I left him in the office, polishing his glasses. I was halfway across the foyer before I remembered that I wanted to ask him the question I’d thought of in the car coming back from Three Rivers.
“By the way,” I said, going back in and finding him unmoved from his chair, glasses still in hand. “We visited my parents’ house in Three Rivers.”
“And?” Dawes said.
“Yes, well. I’m just wondering.

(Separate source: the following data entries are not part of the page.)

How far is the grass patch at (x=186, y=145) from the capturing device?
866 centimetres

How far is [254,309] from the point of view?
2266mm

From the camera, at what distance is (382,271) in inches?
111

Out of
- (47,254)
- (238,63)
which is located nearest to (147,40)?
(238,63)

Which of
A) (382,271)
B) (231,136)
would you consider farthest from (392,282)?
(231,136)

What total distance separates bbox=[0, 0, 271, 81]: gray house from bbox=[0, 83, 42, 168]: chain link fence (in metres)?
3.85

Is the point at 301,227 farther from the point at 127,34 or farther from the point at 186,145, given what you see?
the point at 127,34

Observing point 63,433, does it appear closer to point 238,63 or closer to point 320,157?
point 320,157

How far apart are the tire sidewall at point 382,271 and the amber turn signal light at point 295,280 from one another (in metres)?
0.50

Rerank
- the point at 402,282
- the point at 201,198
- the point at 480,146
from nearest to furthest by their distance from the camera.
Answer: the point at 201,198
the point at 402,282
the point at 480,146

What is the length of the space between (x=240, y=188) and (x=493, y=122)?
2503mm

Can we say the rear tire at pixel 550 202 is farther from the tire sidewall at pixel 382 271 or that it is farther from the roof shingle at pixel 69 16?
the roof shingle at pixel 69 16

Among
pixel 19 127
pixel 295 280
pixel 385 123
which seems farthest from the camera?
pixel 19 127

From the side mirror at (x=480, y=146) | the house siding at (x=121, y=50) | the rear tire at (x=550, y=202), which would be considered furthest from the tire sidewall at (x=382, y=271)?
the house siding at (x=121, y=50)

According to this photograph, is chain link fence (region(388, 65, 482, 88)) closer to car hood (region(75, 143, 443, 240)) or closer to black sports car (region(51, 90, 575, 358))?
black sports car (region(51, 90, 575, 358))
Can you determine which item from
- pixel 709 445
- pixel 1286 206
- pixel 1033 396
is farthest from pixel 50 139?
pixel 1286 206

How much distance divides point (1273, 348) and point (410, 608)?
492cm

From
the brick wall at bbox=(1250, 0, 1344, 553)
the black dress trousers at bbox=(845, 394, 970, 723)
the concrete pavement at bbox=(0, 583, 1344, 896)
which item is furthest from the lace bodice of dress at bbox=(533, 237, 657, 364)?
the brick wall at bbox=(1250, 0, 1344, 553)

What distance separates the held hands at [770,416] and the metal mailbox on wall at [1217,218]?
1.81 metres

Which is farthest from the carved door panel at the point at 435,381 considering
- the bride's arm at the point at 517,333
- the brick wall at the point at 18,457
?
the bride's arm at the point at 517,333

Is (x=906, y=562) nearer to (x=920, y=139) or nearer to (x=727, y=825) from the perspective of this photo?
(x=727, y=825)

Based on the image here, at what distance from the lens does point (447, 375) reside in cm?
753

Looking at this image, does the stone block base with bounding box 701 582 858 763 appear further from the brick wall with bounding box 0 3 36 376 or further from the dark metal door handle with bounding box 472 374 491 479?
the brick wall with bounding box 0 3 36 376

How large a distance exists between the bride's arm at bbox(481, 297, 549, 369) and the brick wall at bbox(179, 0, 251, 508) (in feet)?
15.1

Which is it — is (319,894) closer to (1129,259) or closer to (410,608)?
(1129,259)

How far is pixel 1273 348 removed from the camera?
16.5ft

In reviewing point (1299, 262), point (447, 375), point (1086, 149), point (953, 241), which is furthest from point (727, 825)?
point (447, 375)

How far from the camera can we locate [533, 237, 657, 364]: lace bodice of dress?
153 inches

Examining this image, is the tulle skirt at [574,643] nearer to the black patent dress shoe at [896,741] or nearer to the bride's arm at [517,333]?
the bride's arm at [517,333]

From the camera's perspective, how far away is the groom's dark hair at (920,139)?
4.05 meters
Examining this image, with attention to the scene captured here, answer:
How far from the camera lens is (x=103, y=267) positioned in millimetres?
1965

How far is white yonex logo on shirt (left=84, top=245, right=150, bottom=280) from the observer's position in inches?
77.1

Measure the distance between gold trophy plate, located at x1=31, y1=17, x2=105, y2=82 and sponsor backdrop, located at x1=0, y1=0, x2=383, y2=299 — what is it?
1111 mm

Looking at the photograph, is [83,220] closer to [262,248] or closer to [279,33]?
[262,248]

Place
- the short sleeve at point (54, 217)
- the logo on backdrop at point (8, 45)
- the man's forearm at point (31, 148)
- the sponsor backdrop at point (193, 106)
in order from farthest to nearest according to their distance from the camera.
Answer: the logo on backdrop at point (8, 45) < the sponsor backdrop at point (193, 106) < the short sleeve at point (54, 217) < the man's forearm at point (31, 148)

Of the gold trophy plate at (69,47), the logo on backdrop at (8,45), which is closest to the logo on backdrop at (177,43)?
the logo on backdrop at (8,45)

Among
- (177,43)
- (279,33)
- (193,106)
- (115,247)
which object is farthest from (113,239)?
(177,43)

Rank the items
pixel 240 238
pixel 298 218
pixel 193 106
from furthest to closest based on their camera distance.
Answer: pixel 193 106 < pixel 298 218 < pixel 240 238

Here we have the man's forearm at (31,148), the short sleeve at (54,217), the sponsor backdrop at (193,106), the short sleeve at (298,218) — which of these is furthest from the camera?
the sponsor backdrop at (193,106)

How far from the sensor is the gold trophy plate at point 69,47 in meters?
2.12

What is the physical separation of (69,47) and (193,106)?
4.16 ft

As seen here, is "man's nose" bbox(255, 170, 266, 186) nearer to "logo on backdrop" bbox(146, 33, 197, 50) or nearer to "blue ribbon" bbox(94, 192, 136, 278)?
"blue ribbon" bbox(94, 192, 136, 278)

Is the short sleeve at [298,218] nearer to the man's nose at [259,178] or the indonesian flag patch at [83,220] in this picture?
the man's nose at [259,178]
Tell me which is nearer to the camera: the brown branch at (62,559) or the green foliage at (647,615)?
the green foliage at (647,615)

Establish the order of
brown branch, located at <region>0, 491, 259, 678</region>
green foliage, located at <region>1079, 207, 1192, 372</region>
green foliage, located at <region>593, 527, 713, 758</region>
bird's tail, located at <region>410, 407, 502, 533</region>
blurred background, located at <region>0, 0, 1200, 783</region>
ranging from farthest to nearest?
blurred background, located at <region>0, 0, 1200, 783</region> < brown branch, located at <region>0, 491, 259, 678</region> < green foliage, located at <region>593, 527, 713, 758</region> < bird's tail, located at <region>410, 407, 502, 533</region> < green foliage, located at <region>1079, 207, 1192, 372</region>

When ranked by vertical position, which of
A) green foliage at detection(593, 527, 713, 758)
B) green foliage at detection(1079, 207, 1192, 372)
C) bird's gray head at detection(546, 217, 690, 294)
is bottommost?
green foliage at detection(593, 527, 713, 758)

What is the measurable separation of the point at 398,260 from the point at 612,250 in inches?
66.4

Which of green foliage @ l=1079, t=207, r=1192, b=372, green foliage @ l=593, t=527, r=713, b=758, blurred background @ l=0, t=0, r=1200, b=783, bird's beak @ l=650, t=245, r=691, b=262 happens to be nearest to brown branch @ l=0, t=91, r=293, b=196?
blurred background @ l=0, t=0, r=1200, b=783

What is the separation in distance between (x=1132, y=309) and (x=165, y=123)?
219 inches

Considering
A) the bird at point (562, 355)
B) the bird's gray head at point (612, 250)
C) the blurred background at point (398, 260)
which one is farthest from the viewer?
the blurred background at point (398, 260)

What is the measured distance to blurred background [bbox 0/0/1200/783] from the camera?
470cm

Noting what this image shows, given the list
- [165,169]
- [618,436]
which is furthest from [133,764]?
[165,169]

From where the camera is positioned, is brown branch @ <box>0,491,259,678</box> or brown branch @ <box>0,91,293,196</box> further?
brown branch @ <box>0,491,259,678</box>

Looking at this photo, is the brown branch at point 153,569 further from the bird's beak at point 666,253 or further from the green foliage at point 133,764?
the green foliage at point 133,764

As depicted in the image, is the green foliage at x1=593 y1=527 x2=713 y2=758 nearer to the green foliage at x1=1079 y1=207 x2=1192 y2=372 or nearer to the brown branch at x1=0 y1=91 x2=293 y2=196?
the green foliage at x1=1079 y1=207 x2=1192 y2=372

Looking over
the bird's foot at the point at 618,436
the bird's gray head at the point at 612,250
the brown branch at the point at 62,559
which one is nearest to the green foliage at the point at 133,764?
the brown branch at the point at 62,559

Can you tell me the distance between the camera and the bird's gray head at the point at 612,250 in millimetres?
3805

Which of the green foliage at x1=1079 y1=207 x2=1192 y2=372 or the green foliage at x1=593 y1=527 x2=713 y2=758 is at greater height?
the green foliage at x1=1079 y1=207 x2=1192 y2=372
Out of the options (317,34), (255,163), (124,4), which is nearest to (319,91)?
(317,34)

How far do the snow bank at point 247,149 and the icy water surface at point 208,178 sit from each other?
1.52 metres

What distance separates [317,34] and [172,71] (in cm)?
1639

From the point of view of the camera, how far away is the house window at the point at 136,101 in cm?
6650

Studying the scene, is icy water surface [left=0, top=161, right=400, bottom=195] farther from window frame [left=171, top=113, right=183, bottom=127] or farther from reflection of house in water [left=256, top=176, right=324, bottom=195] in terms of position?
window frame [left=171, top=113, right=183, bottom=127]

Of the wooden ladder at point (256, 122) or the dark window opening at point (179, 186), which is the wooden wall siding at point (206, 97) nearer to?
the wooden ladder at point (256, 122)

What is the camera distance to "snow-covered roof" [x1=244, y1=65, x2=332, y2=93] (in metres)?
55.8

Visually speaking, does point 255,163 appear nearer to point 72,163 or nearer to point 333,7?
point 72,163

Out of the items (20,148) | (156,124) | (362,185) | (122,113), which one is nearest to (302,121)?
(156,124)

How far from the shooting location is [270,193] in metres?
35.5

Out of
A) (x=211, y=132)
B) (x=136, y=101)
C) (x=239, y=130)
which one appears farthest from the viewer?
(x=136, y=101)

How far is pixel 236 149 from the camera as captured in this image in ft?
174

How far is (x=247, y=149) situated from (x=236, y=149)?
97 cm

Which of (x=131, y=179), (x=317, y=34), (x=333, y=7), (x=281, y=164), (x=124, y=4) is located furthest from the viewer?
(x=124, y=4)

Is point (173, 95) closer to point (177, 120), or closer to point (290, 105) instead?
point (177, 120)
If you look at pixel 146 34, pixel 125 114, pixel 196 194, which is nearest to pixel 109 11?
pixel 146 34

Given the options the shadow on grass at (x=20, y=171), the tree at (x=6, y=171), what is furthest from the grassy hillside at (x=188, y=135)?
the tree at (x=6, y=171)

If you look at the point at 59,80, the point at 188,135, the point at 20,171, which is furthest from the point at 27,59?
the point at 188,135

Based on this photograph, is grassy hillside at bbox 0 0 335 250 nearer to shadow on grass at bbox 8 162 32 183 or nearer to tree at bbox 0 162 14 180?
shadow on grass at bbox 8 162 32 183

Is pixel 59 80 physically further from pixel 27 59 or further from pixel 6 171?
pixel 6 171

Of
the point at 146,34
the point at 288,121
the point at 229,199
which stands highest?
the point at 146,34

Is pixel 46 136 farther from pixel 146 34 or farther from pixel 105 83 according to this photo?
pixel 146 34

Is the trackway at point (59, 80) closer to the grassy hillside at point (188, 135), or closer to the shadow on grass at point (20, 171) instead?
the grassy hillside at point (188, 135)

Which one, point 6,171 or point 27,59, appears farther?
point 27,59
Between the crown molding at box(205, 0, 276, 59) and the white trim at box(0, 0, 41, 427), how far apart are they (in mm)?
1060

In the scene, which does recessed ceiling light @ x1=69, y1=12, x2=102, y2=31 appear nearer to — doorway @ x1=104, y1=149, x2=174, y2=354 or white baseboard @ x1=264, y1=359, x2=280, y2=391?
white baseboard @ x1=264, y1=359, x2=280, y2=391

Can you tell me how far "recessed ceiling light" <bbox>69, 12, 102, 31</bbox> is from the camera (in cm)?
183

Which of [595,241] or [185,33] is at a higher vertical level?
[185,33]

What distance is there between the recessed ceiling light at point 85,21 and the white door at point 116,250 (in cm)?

Did my father die in that fire?”
Dawes only stared at me, unblinking. “You mean, you don’t even remember that?”
I shook my head. “Nothing,” I said.
If he was going to call my bluff, he was going to call it now. “Darrel,” he said finally. “I have to tell you that I don’t think —”
“Did he die in the fire?”
“Yes,” Dawes said. “Of course he did. Do you remember anything else?”
“No,” I said. But I was beginning to.
CLXXXVIII
That week I ran across an interesting item in the local newspaper re: Iroquois Pete. Adrian pointed it out to me when he came in for the late shift, just as I was getting ready to leave.
CLXXXIX
Local Man Charged With First Degree Murder
by BIG BAD NEWSPAPERS
A local native man was charged with first degree murder yesterday, after police arrested him at a tavern on Brighton Street. Thirty-seven-year-old Peter C_________ of ____________ is charged with murder in the first degree, after allegedly breaking into the apartment of an acquaintance and waiting for him with a knife. C_________ stabbed the man seventeen times, and then escaped through the front door. Police believe the incident was drug related. C___________ will appear in a federal courtroom on Friday, December 14 for his arraignment.
CXC
“Is that this Friday?” I asked Adrian.